Drops of Fullness
Drops of Fullness
The family of God has been filling this world with the faith, hope, and love of Jesus Christ, and will continue to do so until God fills it up forever.
Almighty God, you have knit together your elect in one communion and fellowship in the mystical body of your Son Christ our Lord: Give us grace so to follow your blessed saints in all virtuous and godly living, that we may come to those ineffable joys that you have prepared for those who truly love you; through Jesus Christ our Lord, who with you and the Holy Spirit lives and reigns, one God, in glory everlasting. Amen.
Q. What is the communion of saints?
A. The communion of saints is the whole family of God, the living and the dead, those whom we love and those whom we hurt, bound together in Christ by sacrament, prayer, and praise. (An Outline of the Faith commonly called the Catechism, “The Christian Hope,” Book of Common Prayer, page 862)

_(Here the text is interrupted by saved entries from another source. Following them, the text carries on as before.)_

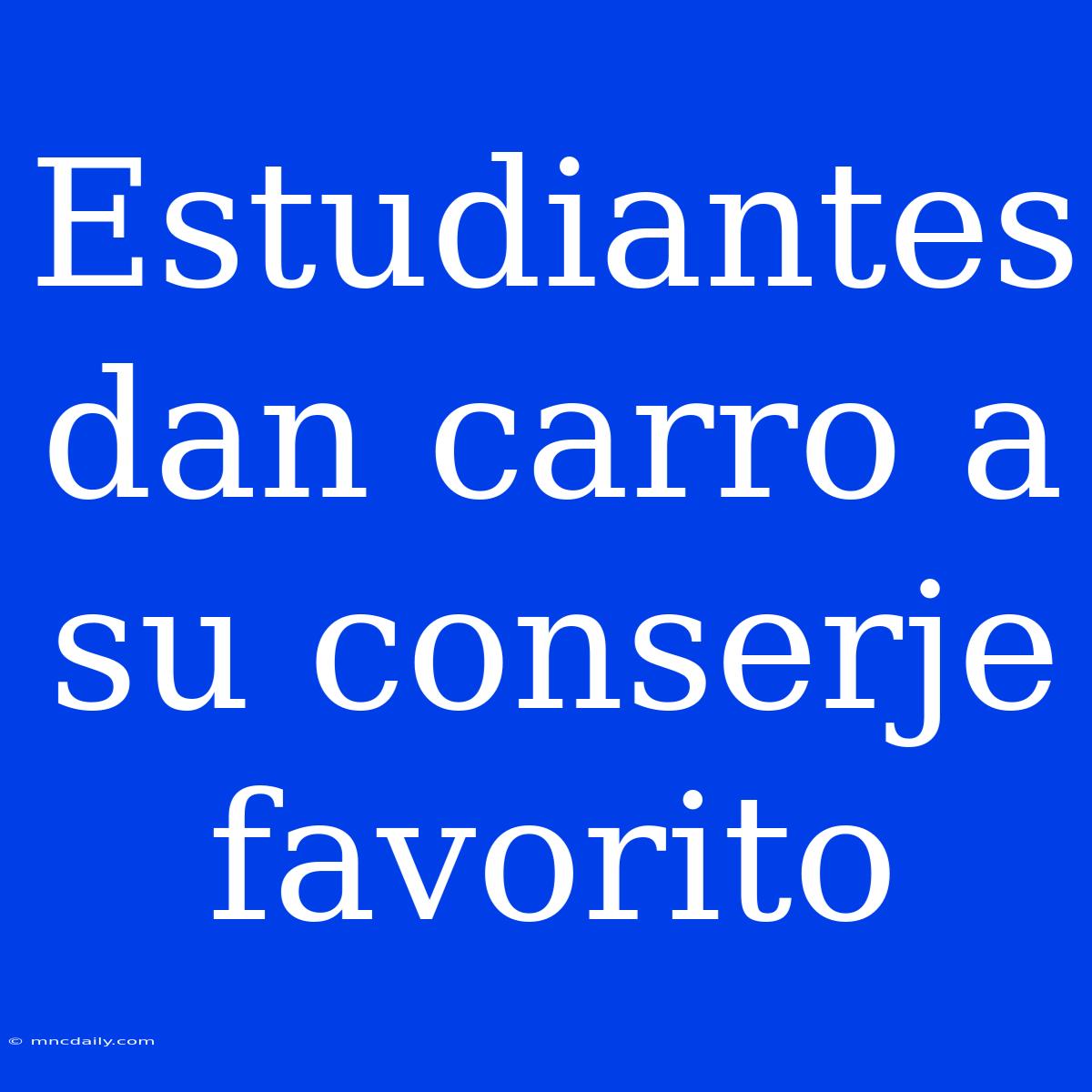 Estudiantes dan carro a su conserje favorito

© mncdaily.com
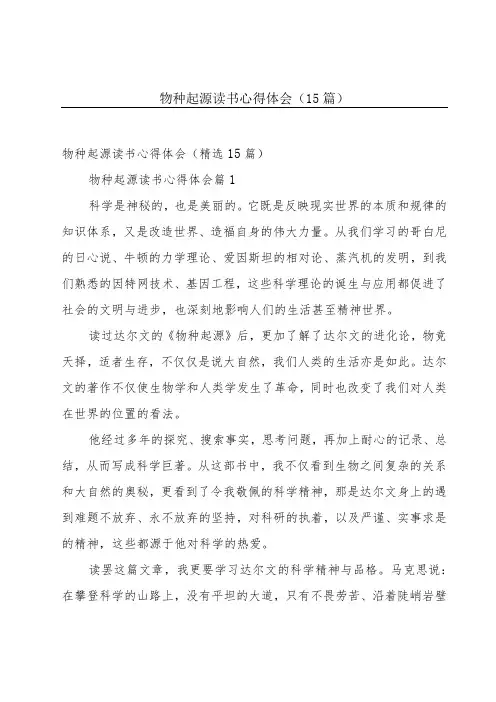 物种起源读书心得体会（15篇）

物种起源读书心得体会（精选15篇）

物种起源读书心得体会篇1

科学是神秘的，也是美丽的。它既是反映现实世界的本质和规律的知识体系，又是改造世界、造福自身的伟大力量。从我们学习的哥白尼的日心说、牛顿的力学理论、爱因斯坦的相对论、蒸汽机的发明，到我们熟悉的因特网技术、基因工程，这些科学理论的诞生与应用都促进了社会的文明与进步，也深刻地影响人们的生活甚至精神世界。

读过达尔文的《物种起源》后，更加了解了达尔文的进化论，物竞天择，适者生存，不仅仅是说大自然，我们人类的生活亦是如此。达尔文的著作不仅使生物学和人类学发生了革命，同时也改变了我们对人类在世界的位置的看法。

他经过多年的探究、搜索事实，思考问题，再加上耐心的记录、总结，从而写成科学巨著。从这部书中，我不仅看到生物之间复杂的关系和大自然的奥秘，更看到了令我敬佩的科学精神，那是达尔文身上的遇到难题不放弃、永不放弃的坚持，对科研的执着，以及严谨、实事求是的精神，这些都源于他对科学的热爱。

读罢这篇文章，我更要学习达尔文的科学精神与品格。马克思说：在攀登科学的山路上，没有平坦的大道，只有不畏劳苦、沿着陡峭岩壁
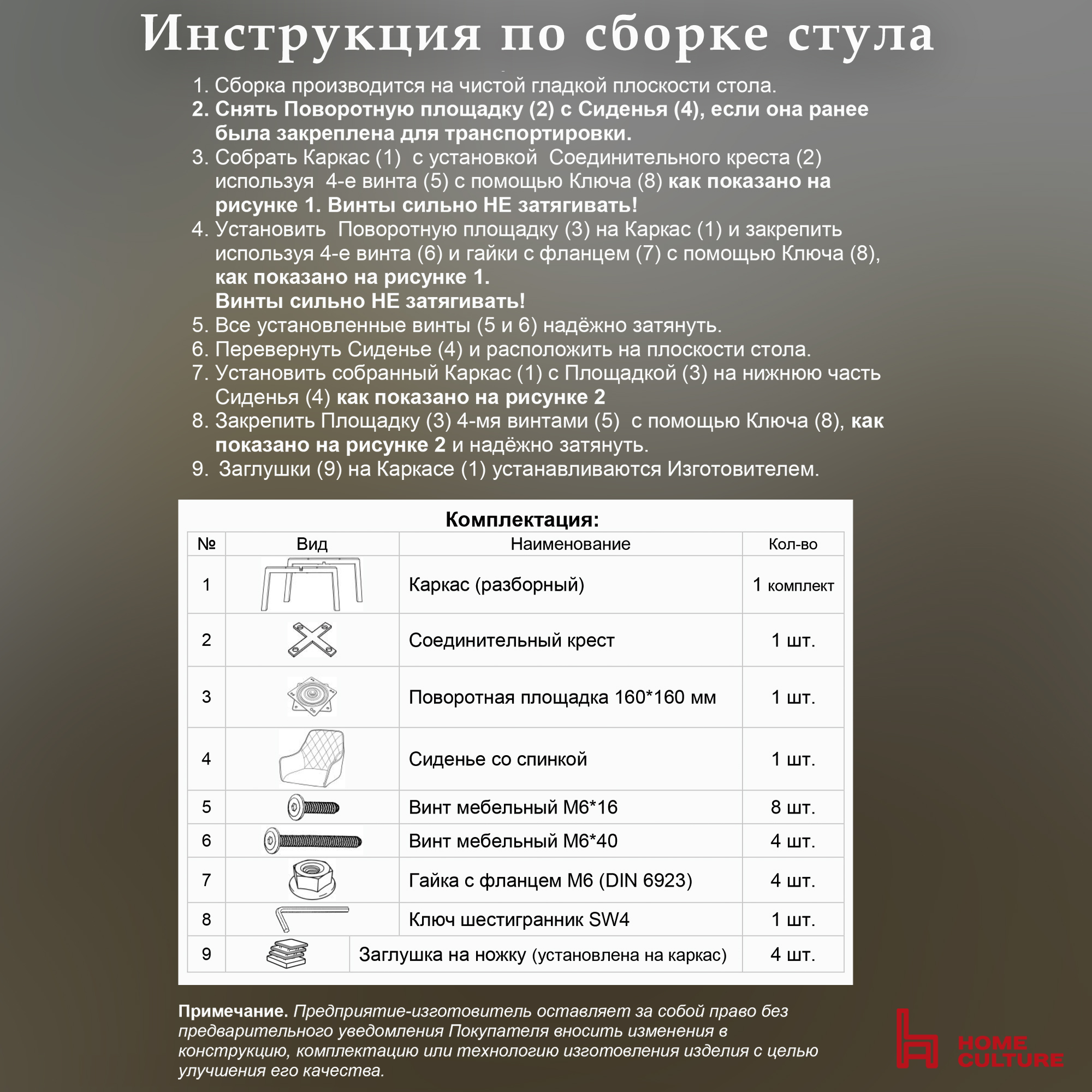 Инструкция по сборке стула

1. Сборка производится на чистой гладкой плоскости стола.
2. Снять Поворотную площадку (2) с Сиденья (4), если она ранее была закреплена для транспортировки.
3. Собрать Каркас (1) с установкой Соединительного креста (2) используя 4-е винта (5) с помощью Ключа (8) как показано на рисунке 1. Винты сильно НЕ затягивать!
4. Установить Поворотную площадку (3) на Каркас (1) и закрепить используя 4-е винта (6) и гайки с фланцем (7) с помощью Ключа (8), как показано на рисунке 1.
Винты сильно НЕ затягивать!
5. Все установленные винты (5 и 6) надёжно затянуть.
6. Перевернуть Сиденье (4) и расположить на плоскости стола.
7. Установить собранный Каркас (1) с Площадкой (3) на нижнюю часть Сиденья (4) как показано на рисунке 2
8. Закрепить Площадку (3) 4-мя винтами (5) с помощью Ключа (8), как показано на рисунке 2 и надёжно затянуть.
9. Заглушки (9) на Каркасе (1) устанавливаются Изготовителем.

Комплектация:

| № | Вид | Наименование | Кол-во |
|---|---|---|---|
| 1 | | Каркас (разборный) | 1 комплект |
| 2 | | Соединительный крест | 1 шт. |
| 3 | | Поворотная площадка 160*160 мм | 1 шт. |
| 4 | | Сиденье со спинкой | 1 шт. |
| 5 | | Винт мебельный М6*16 | 8 шт. |
| 6 | | Винт мебельный М6*40 | 4 шт. |
| 7 | | Гайка с фланцем М6 (DIN 6923) | 4 шт. |
| 8 | | Ключ шестигранник SW4 | 1 шт. |
| 9 | | Заглушка на ножку (установлена на каркас) | 4 шт. |

Примечание. Предприятие-изготовитель оставляет за собой право без предварительного уведомления Покупателя вносить изменения в конструкцию, комплектацию или технологию изготовления изделия с целью улучшения его качества.

HOME CULTURE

As the whole family of God, the living and the dead, we can also say that the communion of saints is the whole family of God, past and present. Paul addressed his letter to the “saints who are in Ephesus,” and in today’s reading gives thanks for their “love toward all the saints,” of which he has heard. The saints of God were not just those who lived in the past and were now dead. Nor are the saints today just those who lived in the past and are now dead. So today I address the saints who are at Saint Monica and Saint James. And little more than a year after hearing of your love toward all the saints, I now know of your love toward all the saints. So, happy All Saints’ Sunday Saints of Saint Monica and Saint James.
The saints of God, past and present, living and dead, were not and are not perfect or fault-free. They loved each other as we love each other, and sometimes hurt each other as we sometimes hurt each other. But they and we have been adopted by the God whom we are emboldened to call our Father. And through the same waters of Holy Baptism, and the same Holy Communion of Jesus Christ’s Eucharistic Body, we and they are living members — limbs and organs — of his Body that transcends whatever barrier we think there is between the saints past and present, living and dead.
So through the bodies of the past and the bodies of the present, Christ Jesus has been filling the empty places of this world, emptied of trust, emptied of hope, emptied of love. As Paul puts it: “He has put all things under his feet and has made him the head over all things for the Church, which is his body, the fullness of him who fills all in all.”
That is hard work, because it sometimes feels like some people keep cutting this world open and letting out the faith, the hope, and the love. But being imperfect, we cannot fill up this world with faith, hope, and love. Only the God who has made us God’s family can fill it up. But this God who has adopted us has also made us partners with them in the filling of all things. Partner, saints, it’s all the same.
I like to walk around this neighborhood where I lived and walked more than 30 years ago. Like many who come to this capital city, in my own small way, I thought of myself as one of God’s “elect” dropping some freedom, justice and peace that would seep out from this capital city. Now I’m back, trying to drop some faith, hope, and love. I’m a different kind of “elect” than I was then, as will we all be.
For the saints who’ve been at it for a long time, for the saints who are just getting started, for those who may be tired, for those who may be nervous: Know that while politics may indeed be a “long game,” the game of sanctification is even longer, and the rewards are “ineffable,” beyond imagning. That’s the game we saints play, drop by drop, filling all things with the Christ with whom we have been filled, until that never-ending day when God fills it up forever.